> EXERCISE: Your response to the data below should hold nothing except the lines from the one containing "1 000 Steampunk" down to the one containing "1970, Pete Hamilton, 149.601 mph", reproduced exactly and without pictures.
BEGIN ENTRIES PROVIDED
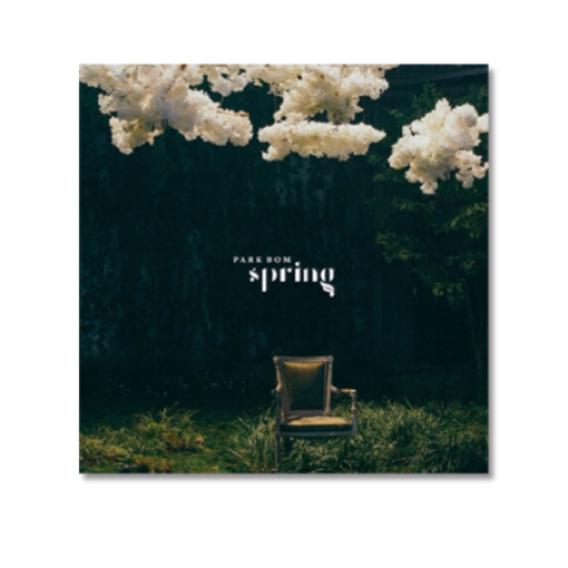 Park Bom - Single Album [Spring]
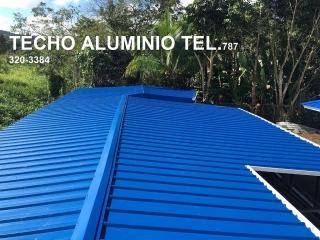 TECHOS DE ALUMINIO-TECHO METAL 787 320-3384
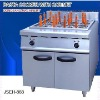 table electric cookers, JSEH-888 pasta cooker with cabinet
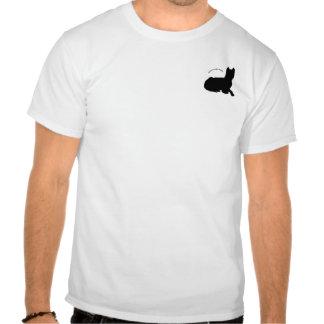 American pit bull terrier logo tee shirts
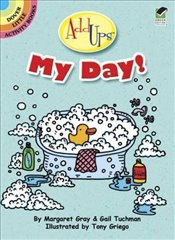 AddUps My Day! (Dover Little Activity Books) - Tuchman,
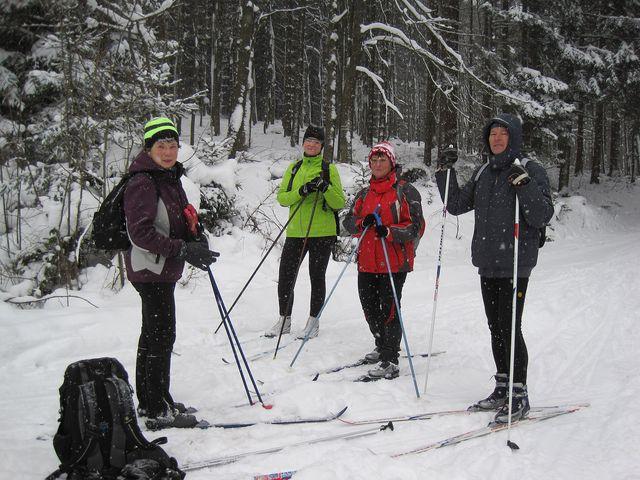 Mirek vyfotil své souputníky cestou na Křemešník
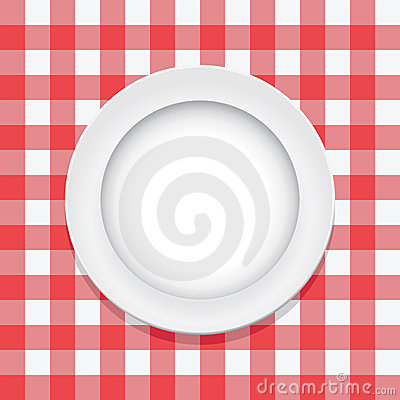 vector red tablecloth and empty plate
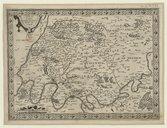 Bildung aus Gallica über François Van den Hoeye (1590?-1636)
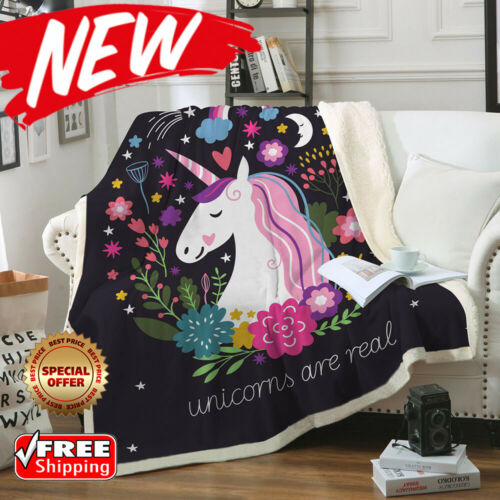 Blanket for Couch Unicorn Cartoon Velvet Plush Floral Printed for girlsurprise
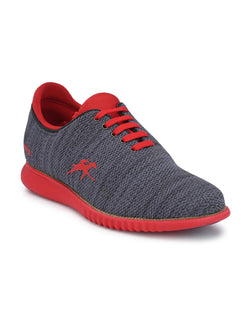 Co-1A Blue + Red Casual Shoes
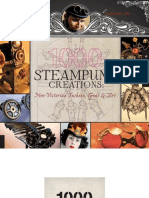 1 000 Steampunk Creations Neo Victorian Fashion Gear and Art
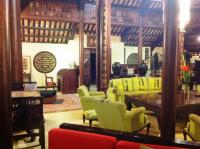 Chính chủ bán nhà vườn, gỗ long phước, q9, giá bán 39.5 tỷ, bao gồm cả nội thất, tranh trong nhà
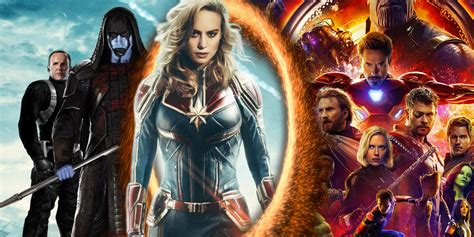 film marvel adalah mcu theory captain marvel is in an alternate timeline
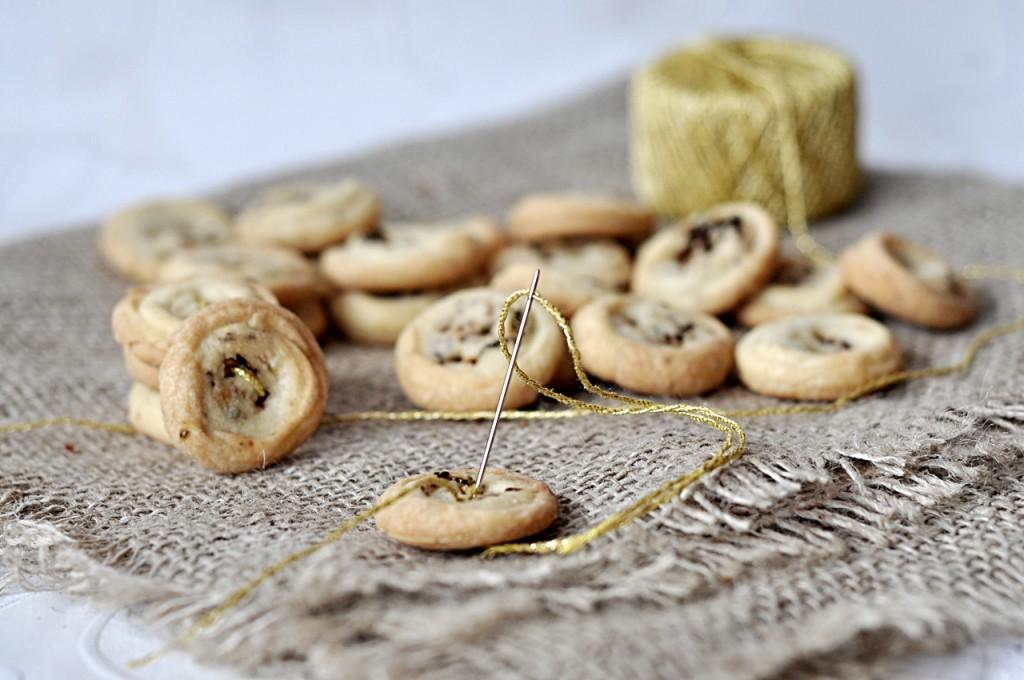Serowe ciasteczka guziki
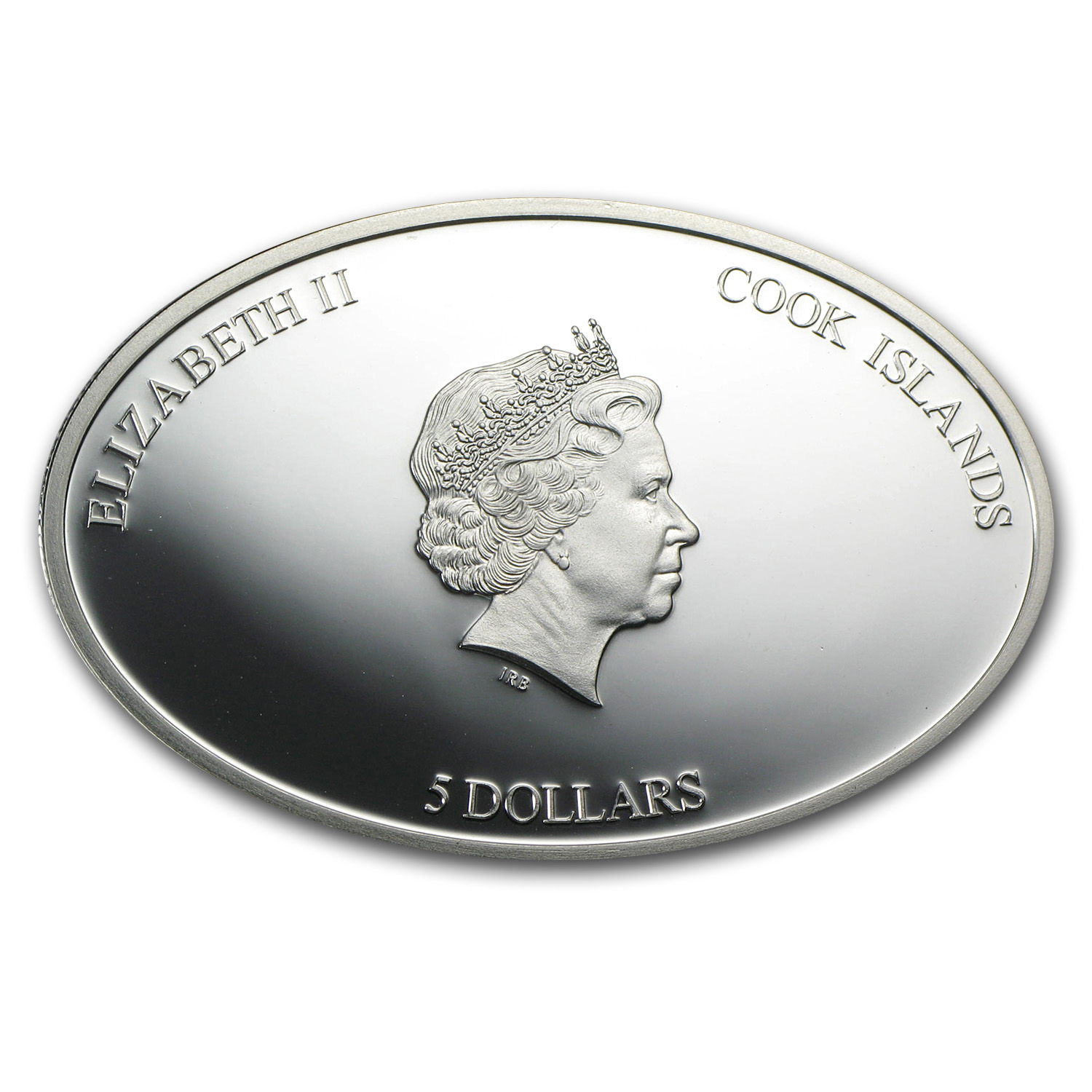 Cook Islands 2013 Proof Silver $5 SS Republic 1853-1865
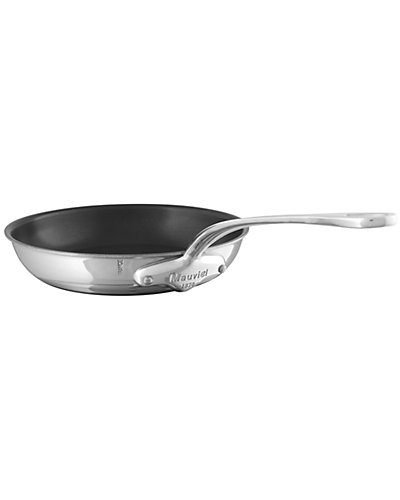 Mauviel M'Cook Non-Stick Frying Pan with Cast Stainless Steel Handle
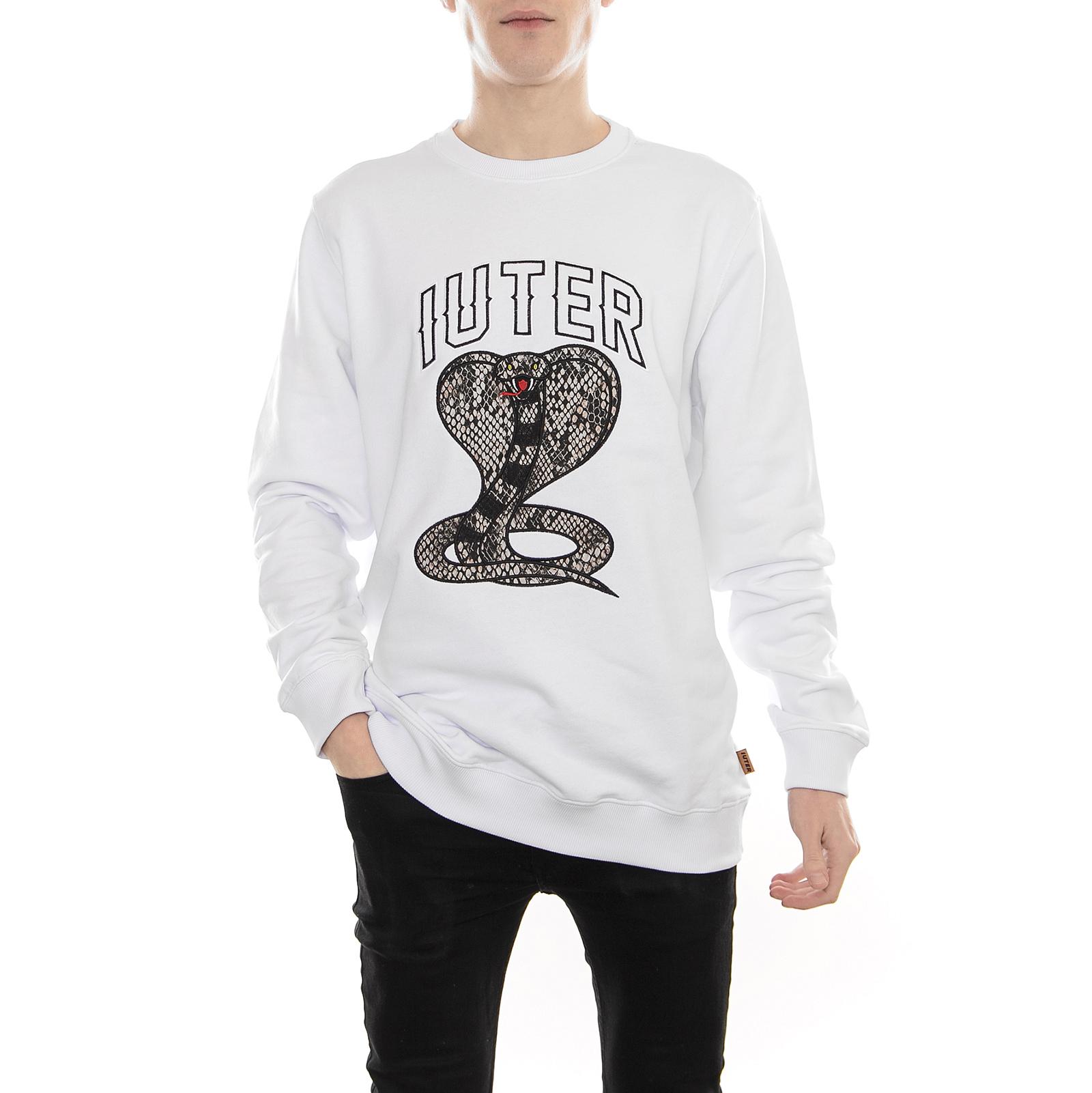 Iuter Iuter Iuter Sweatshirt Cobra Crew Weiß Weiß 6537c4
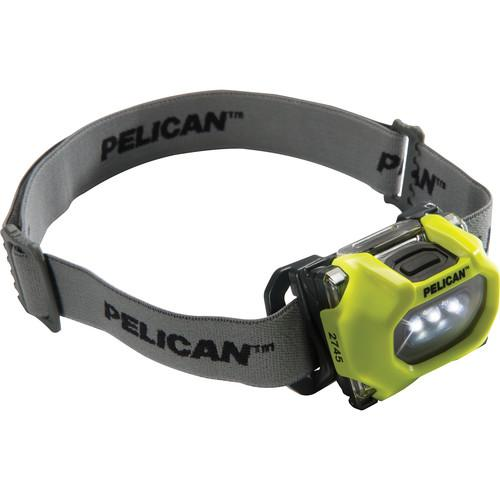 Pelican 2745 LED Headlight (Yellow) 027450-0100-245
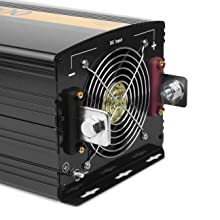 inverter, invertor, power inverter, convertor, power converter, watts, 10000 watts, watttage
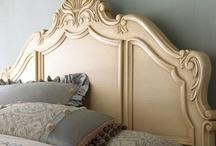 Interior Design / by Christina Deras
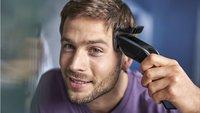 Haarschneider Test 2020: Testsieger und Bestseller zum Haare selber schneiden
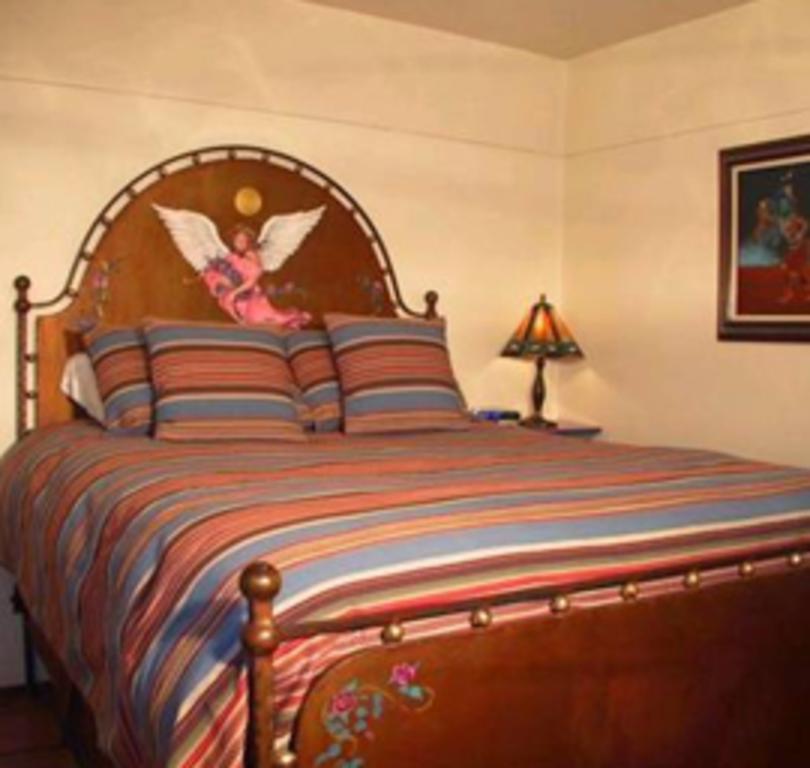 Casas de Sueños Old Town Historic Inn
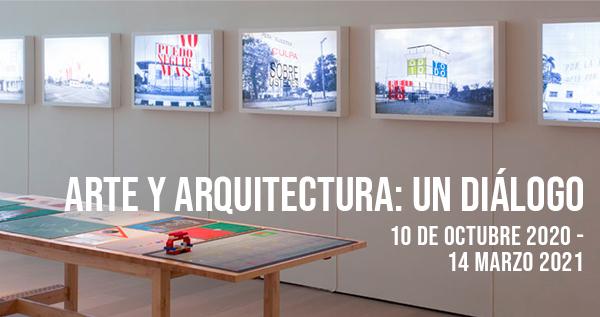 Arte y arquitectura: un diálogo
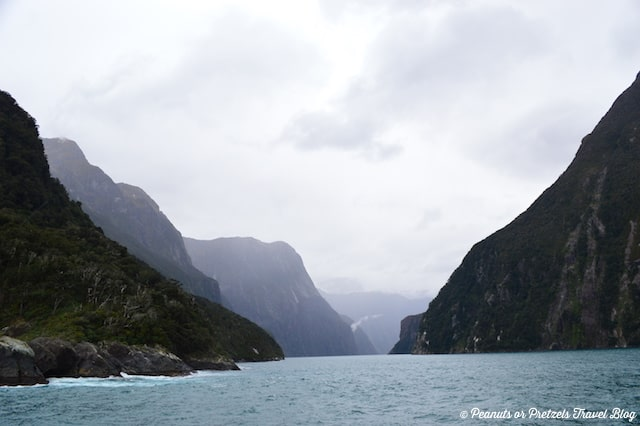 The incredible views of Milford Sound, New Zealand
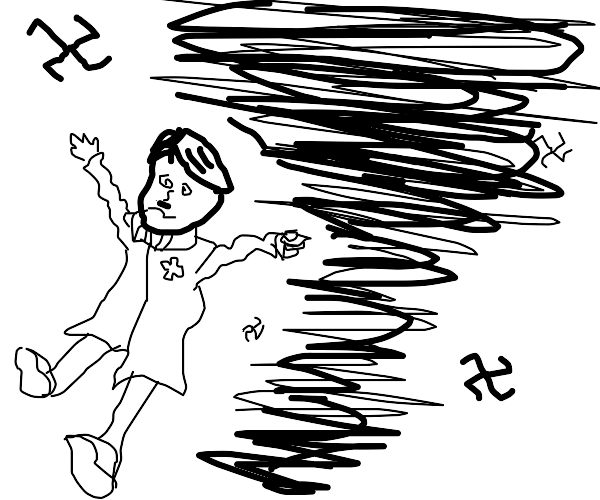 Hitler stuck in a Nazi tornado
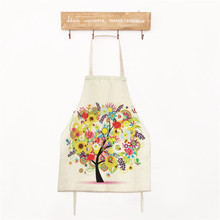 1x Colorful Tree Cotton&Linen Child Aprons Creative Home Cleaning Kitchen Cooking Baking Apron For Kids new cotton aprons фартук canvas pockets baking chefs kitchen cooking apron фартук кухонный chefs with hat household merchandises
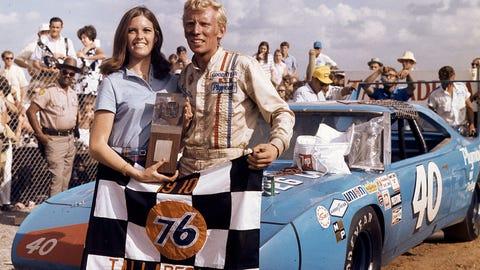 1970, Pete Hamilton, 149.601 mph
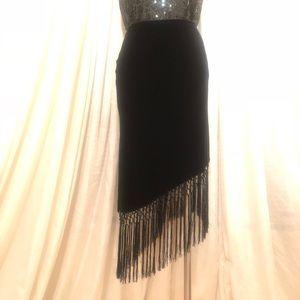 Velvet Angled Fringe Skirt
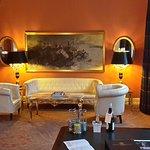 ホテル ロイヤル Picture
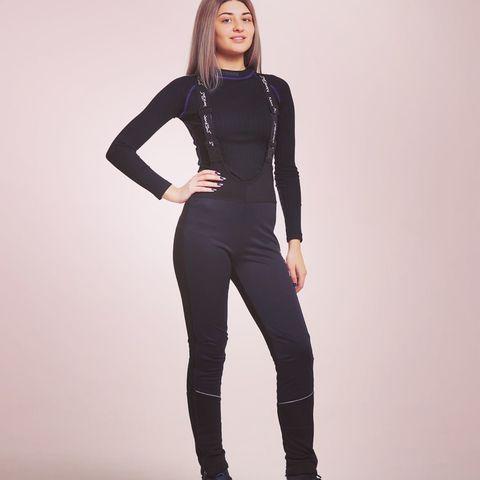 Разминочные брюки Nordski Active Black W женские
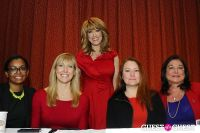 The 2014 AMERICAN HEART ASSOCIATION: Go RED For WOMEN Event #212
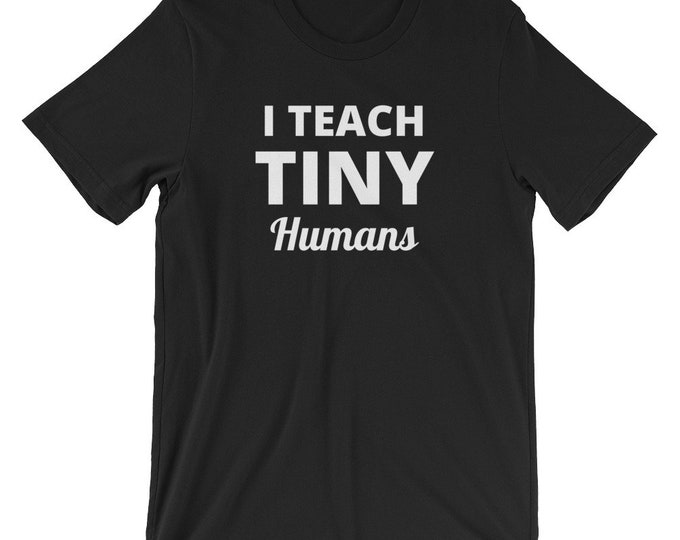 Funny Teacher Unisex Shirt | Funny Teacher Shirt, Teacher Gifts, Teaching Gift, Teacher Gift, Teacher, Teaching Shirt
END ENTRIES PROVIDED
> RESPONSE TO THE EXERCISE:
 1 000 Steampunk Creations Neo Victorian Fashion Gear and Art
 Chính chủ bán nhà vườn, gỗ long phước, q9, giá bán 39.5 tỷ, bao gồm cả nội thất, tranh trong nhà
 film marvel adalah mcu theory captain marvel is in an alternate timeline
Serowe ciasteczka guziki
 Cook Islands 2013 Proof Silver $5 SS Republic 1853-1865
 Mauviel M'Cook Non-Stick Frying Pan with Cast Stainless Steel Handle
 Iuter Iuter Iuter Sweatshirt Cobra Crew Weiß Weiß 6537c4
 Pelican 2745 LED Headlight (Yellow) 027450-0100-245
 inverter, invertor, power inverter, convertor, power converter, watts, 10000 watts, watttage
 Interior Design / by Christina Deras
 Haarschneider Test 2020: Testsieger und Bestseller zum Haare selber schneiden
 Casas de Sueños Old Town Historic Inn
 Arte y arquitectura: un diálogo
 The incredible views of Milford Sound, New Zealand
 Hitler stuck in a Nazi tornado
 1x Colorful Tree Cotton&Linen Child Aprons Creative Home Cleaning Kitchen Cooking Baking Apron For Kids new cotton aprons фартук canvas pockets baking chefs kitchen cooking apron фартук кухонный chefs with hat household merchandises
 1970, Pete Hamilton, 149.601 mph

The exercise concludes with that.